Work instructions
Render the entries, starting with the line containing "Within the photographed" and going on through the end of the entries, as a two-column CSV with the columns text and answer. Give one row per entry, put each field in quotation marks, and turn line breaks into spaces.

## START Data records

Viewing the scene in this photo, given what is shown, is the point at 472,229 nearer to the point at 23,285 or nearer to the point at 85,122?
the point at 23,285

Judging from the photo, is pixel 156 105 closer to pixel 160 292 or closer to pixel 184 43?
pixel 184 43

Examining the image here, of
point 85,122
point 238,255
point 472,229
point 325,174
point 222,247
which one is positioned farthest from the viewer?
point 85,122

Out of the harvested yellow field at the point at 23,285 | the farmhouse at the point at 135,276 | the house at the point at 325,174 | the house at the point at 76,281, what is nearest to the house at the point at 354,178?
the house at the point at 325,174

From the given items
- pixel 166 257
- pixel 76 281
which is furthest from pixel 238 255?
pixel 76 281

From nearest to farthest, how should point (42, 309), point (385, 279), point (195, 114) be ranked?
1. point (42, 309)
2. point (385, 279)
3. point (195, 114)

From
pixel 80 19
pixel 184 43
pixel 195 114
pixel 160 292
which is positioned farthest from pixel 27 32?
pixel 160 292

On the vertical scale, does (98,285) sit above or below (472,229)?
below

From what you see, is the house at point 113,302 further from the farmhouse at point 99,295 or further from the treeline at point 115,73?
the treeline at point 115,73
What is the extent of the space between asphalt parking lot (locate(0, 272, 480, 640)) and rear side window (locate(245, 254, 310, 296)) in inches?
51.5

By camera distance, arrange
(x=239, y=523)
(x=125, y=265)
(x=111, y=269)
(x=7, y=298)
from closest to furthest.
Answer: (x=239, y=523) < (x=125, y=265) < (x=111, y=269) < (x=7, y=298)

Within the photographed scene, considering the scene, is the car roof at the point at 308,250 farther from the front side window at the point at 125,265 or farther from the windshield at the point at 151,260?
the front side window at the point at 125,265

## END Data records

Answer to the exercise
text,answer
"Within the photographed scene, considering the scene, is the car roof at the point at 308,250 farther from the front side window at the point at 125,265 or farther from the windshield at the point at 151,260?","the front side window at the point at 125,265"